Problem to solve:
Every line below from the one containing "Dọn mâm lên" through the one containing "Single Family Home" is to be printed exactly, with the pictures omitted.

Working data:
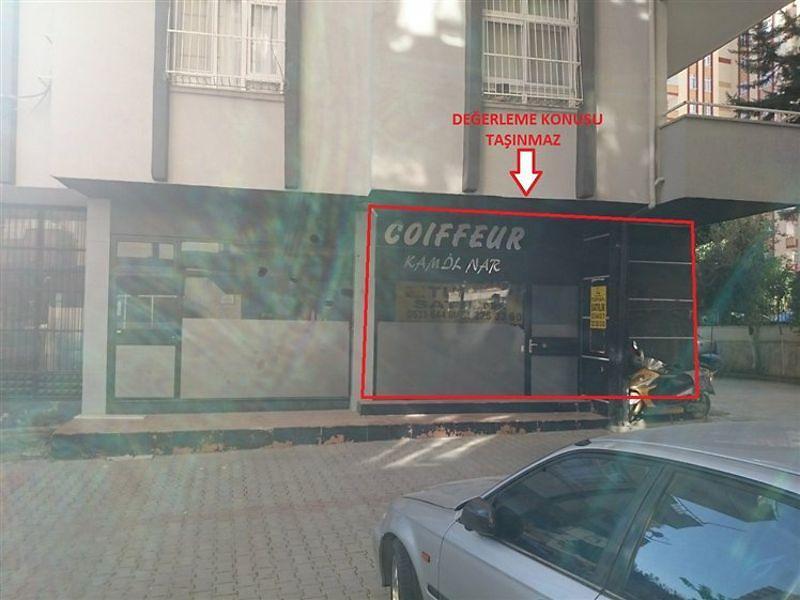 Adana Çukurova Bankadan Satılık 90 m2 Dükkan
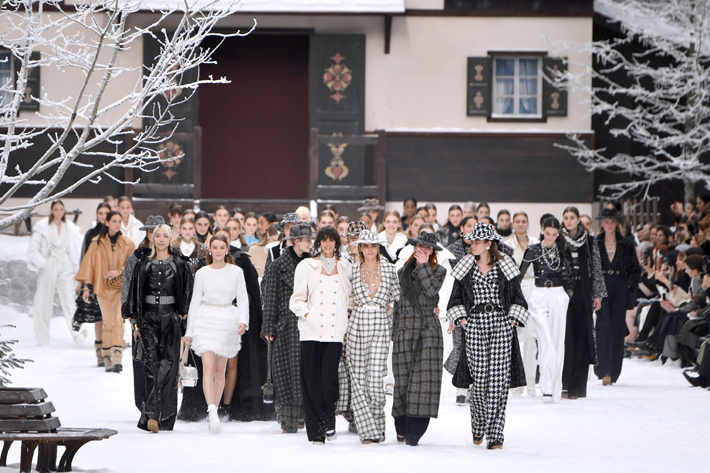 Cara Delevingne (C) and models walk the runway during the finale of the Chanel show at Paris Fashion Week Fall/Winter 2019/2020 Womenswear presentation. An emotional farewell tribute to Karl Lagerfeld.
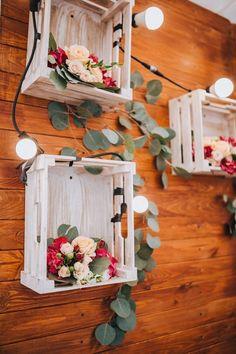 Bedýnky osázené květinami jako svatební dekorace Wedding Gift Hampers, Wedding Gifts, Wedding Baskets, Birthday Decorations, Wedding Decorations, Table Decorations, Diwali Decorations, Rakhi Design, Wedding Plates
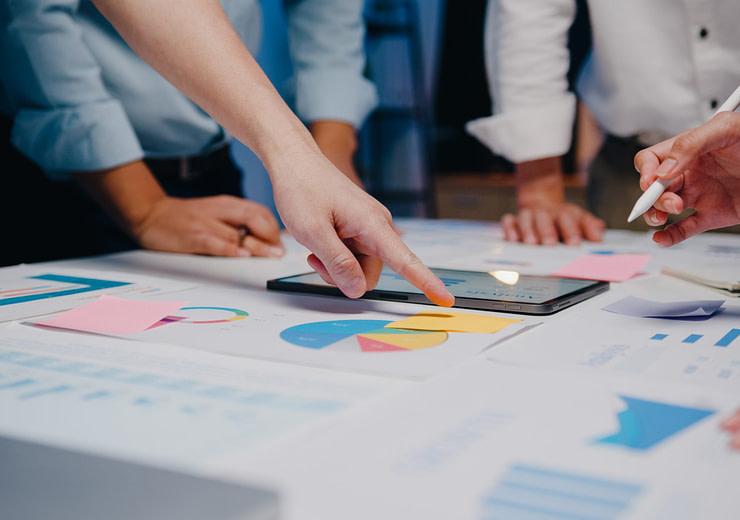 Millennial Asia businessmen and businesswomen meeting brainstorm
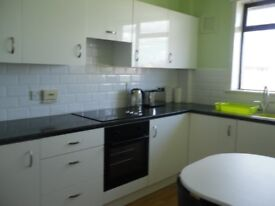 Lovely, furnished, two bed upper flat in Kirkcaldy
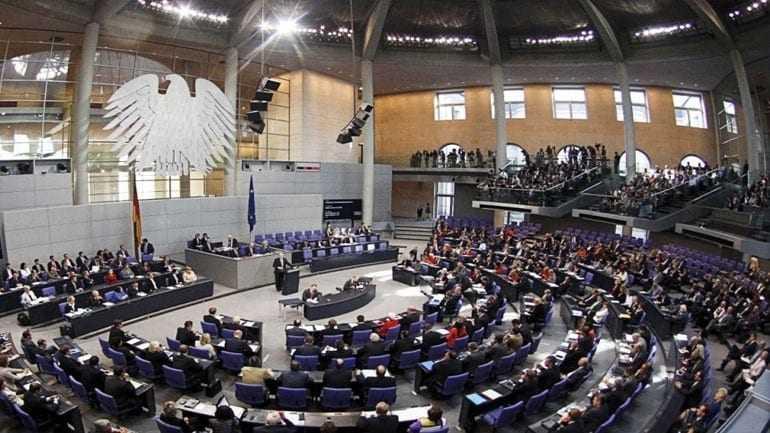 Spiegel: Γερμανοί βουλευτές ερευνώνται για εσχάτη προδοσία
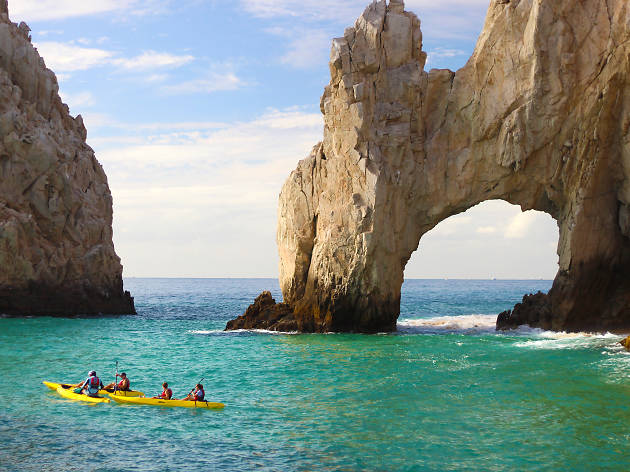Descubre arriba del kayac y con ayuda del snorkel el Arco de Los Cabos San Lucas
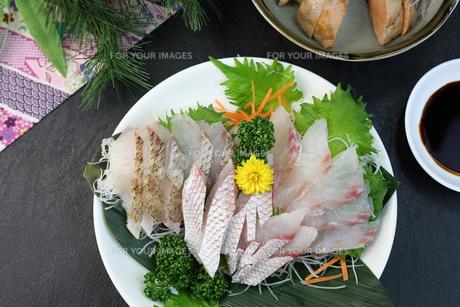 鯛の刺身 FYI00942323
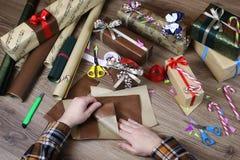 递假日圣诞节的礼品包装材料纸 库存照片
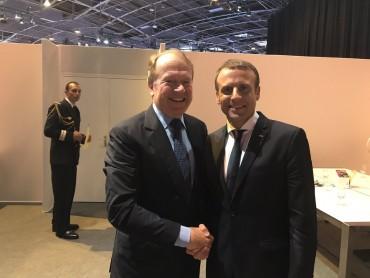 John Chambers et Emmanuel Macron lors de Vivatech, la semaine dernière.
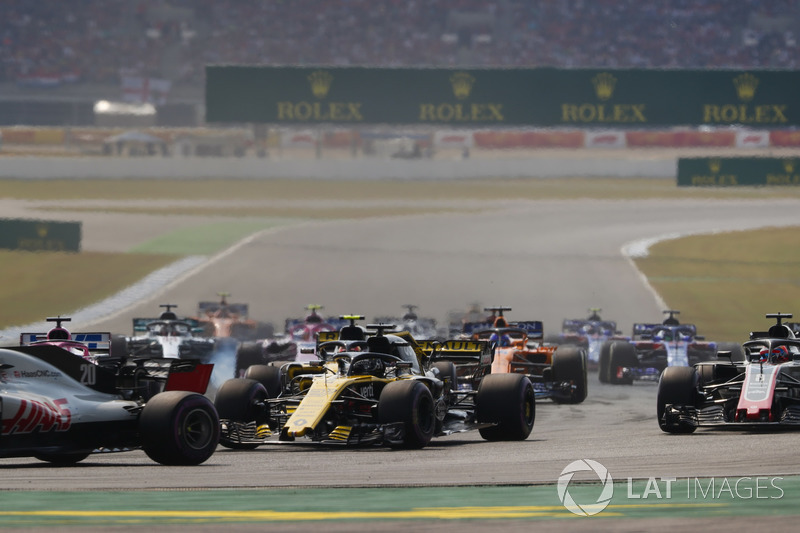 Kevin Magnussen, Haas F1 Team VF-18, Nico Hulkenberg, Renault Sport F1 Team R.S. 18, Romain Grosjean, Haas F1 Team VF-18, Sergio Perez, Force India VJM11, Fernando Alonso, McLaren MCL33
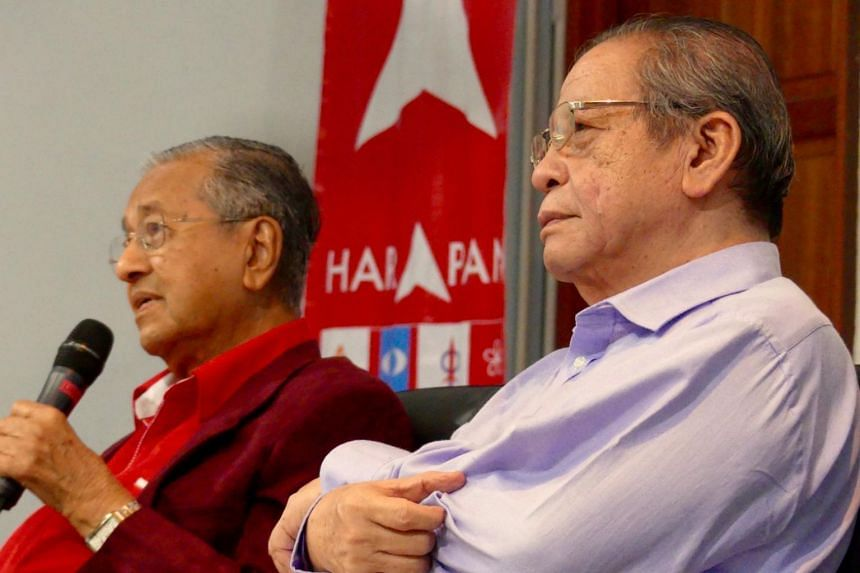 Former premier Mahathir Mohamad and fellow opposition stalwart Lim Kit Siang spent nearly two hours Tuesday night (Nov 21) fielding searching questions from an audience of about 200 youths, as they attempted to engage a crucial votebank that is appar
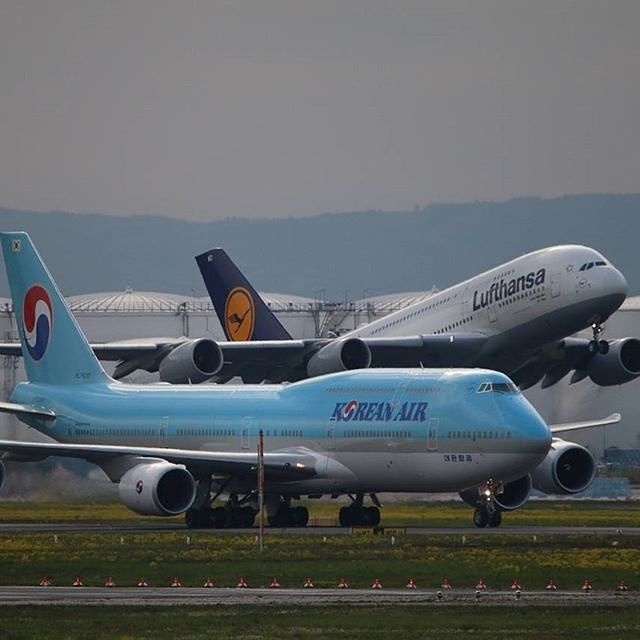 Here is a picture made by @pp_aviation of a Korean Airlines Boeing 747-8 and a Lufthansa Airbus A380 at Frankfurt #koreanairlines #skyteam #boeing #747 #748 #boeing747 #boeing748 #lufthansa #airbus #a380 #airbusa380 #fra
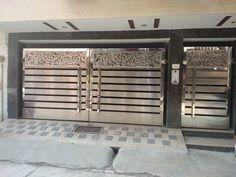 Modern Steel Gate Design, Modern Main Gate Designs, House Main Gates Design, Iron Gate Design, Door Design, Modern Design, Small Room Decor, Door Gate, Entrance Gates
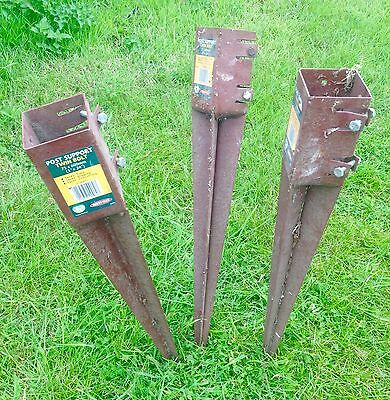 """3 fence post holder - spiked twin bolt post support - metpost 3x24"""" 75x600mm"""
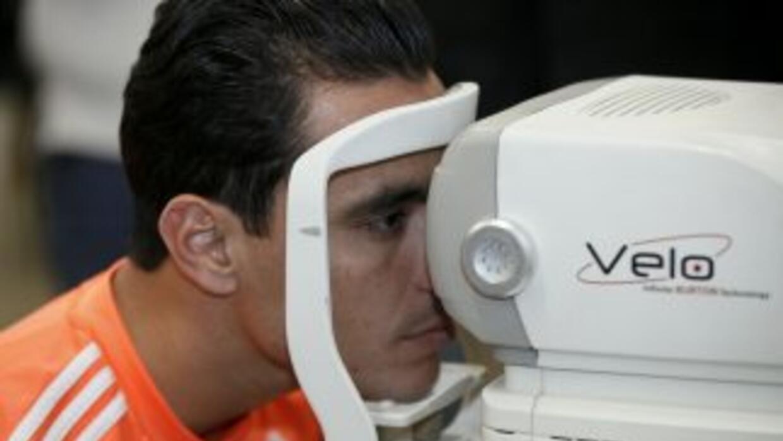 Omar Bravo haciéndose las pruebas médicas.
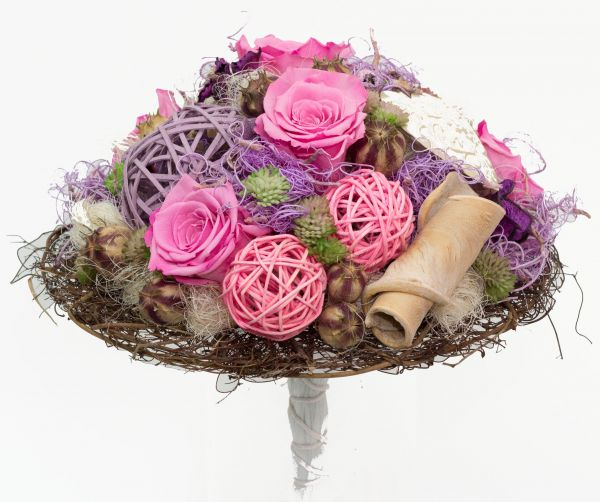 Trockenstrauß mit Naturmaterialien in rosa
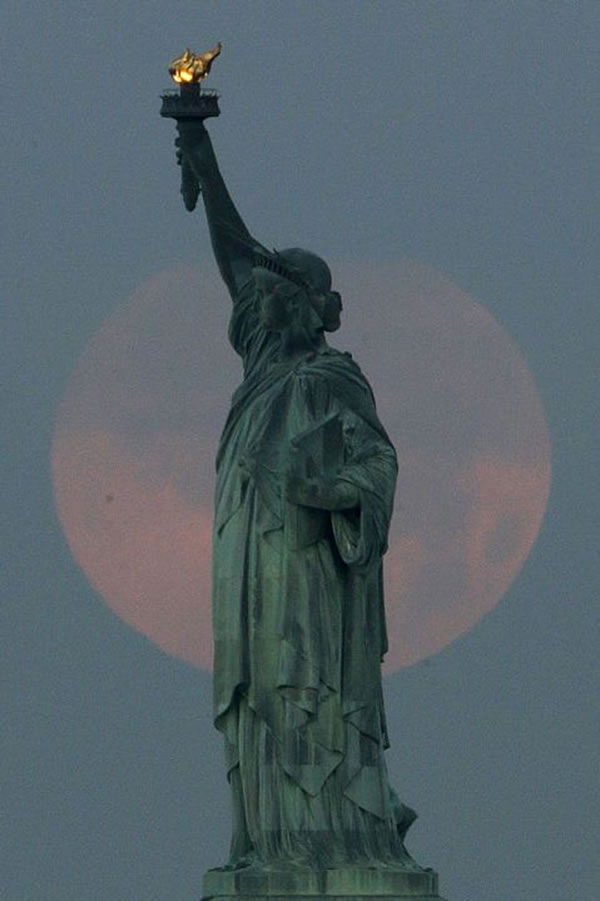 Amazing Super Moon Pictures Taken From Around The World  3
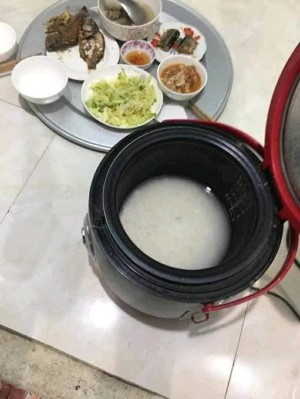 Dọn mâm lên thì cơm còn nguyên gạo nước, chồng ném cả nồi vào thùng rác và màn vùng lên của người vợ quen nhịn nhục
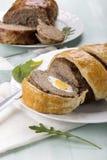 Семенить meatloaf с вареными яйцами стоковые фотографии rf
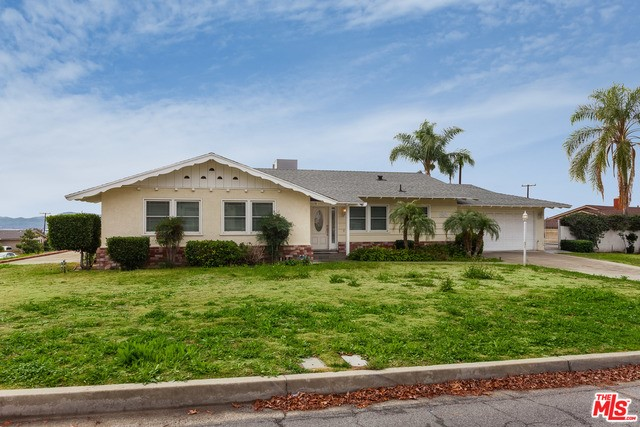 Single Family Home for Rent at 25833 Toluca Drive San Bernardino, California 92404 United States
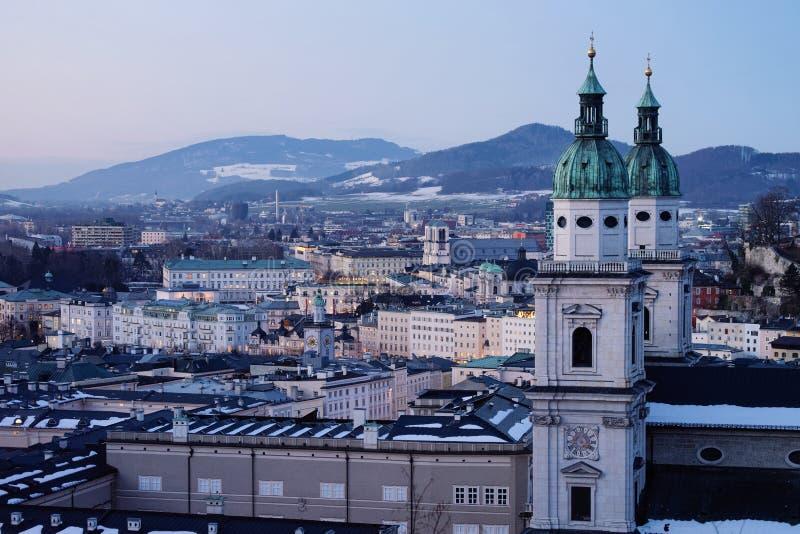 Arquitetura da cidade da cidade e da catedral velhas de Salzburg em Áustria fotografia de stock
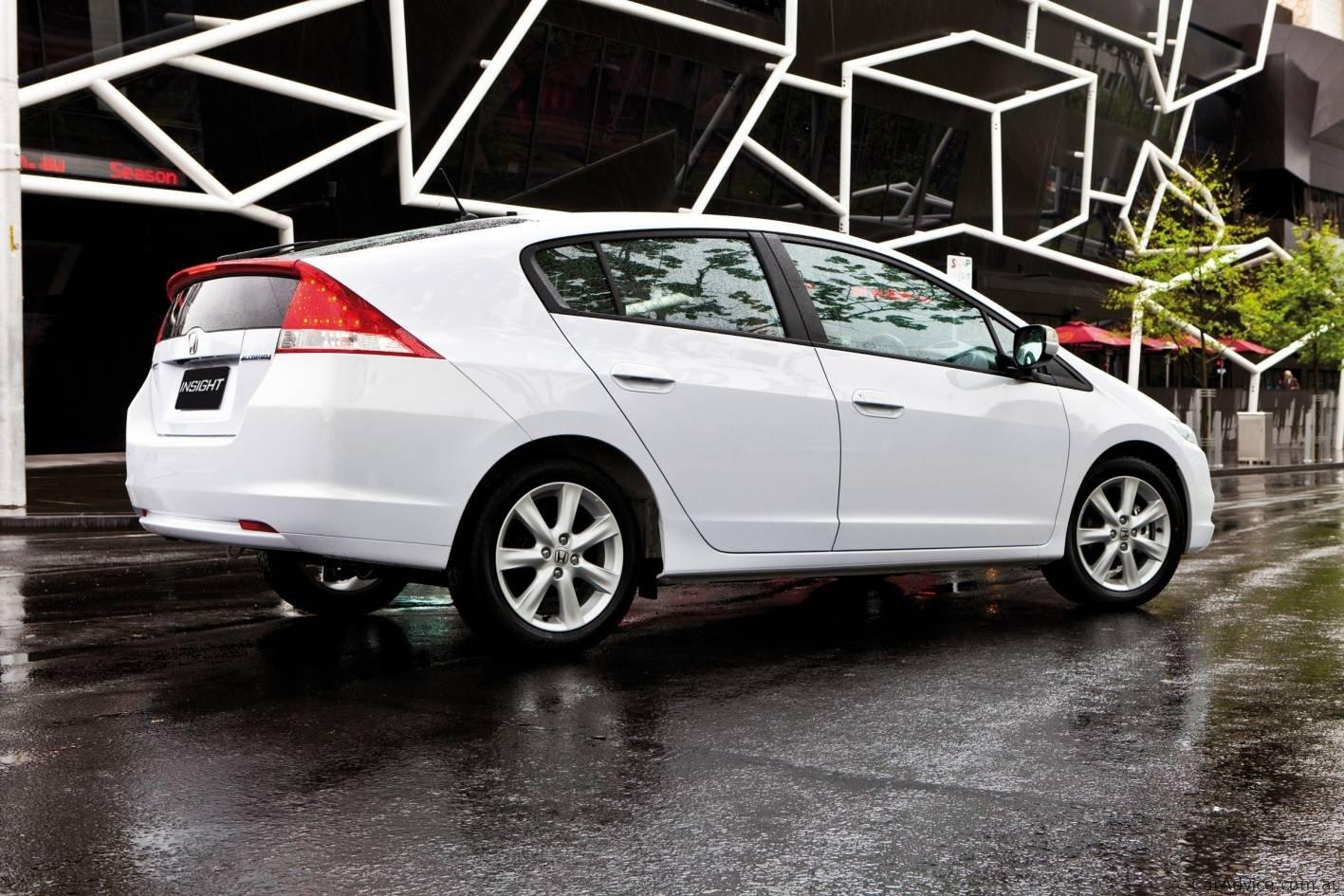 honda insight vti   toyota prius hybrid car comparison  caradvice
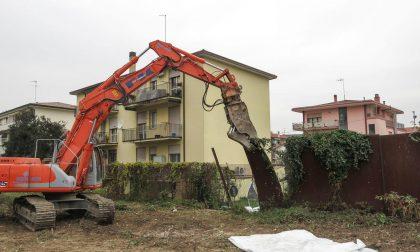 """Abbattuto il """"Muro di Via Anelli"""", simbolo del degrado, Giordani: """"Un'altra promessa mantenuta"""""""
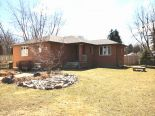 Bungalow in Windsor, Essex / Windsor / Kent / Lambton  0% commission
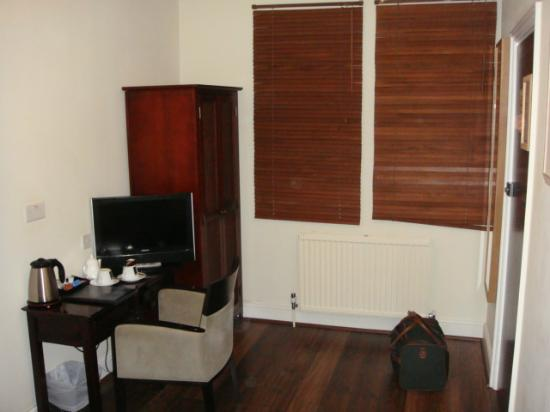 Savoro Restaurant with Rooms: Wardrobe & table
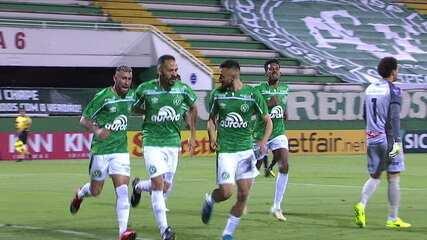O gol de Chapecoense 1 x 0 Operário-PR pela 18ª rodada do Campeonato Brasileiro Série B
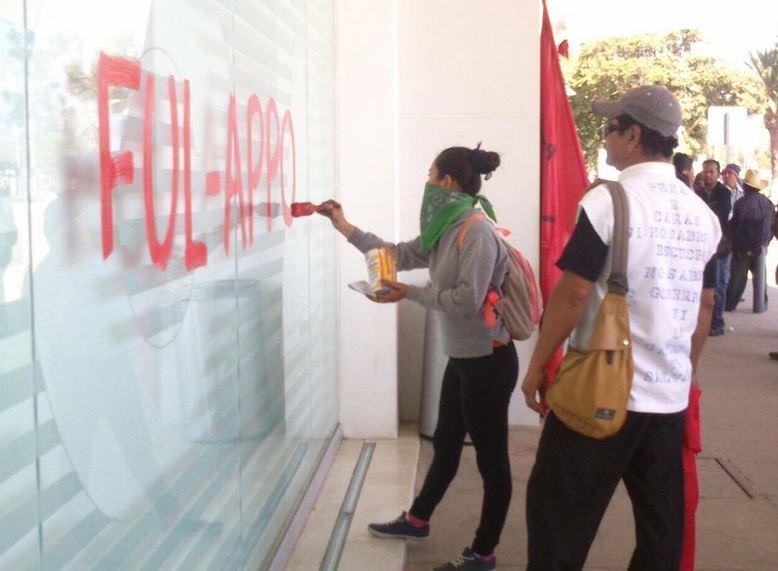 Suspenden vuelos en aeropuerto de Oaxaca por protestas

Written solution:
 Dọn mâm lên thì cơm còn nguyên gạo nước, chồng ném cả nồi vào thùng rác và màn vùng lên của người vợ quen nhịn nhục
 Семенить meatloaf с вареными яйцами стоковые фотографии rf
 Single Family Home for Rent at 25833 Toluca Drive San Bernardino, California 92404 United States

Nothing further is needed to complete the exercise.